The Birth of Japan and the Spread of Rice
It is believed that the cultivation of rice in paddies came to Japan about two millennia
and several hundred years ago. The rice from the continent set its roots in Kyushu first,
and then spread from west to east. Before the arrival of rice in Japan, people relied on the foods
they could find naturally.
With Japan being a mountainous country surrounded by the sea,
people would catch fish and shellfish, hunt animals, and gather fruits, nuts, berries,
and seeds. What did our ancestors make of rice paddies, which allowed them to cultivate rice
in the same place, every year, without the need to constantly move in search of daily sustenance?
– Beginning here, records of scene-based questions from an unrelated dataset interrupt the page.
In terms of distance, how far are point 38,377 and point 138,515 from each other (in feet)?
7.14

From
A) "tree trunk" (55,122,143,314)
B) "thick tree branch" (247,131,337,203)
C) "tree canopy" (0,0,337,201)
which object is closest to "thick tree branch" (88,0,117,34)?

Rice plants originated in the tropical regions of Asia, and evolved amid the rainy seasons
that drenched the soil particular to the tropics, as well as the dry seasons.
Japanese rice paddies are an agricultural civil engineering reconstruction of this climate.
Through a long process of trial and error,
our ancestors acquired the civil engineering techniques to manage
the water and obtain a fruitful harvest. One place where these techniques blossomed
is tanada terraced rice paddies, which were hewn into the inclines of mountains.
These ingenious constructions of stone walls and earthwork created boxes
that held in mountain water, which could then flow into every terraced rice paddy, one by one.
They were built amid prayers for a good rice harvest that would support the lives of the people
who lived there.
Over many years, terraced rice paddies were built in valleys to draw mountain water,
and normal rice paddies were built in flat areas to utilize river water.
The manifold efforts
that went into making rice were rewarded in the autumn with bountiful harvests. Our ancestors
continued to cultivate rice amid the changing seasons, praying for good harvests,
and gradually built up the culture of Japan that is centered around rice itself.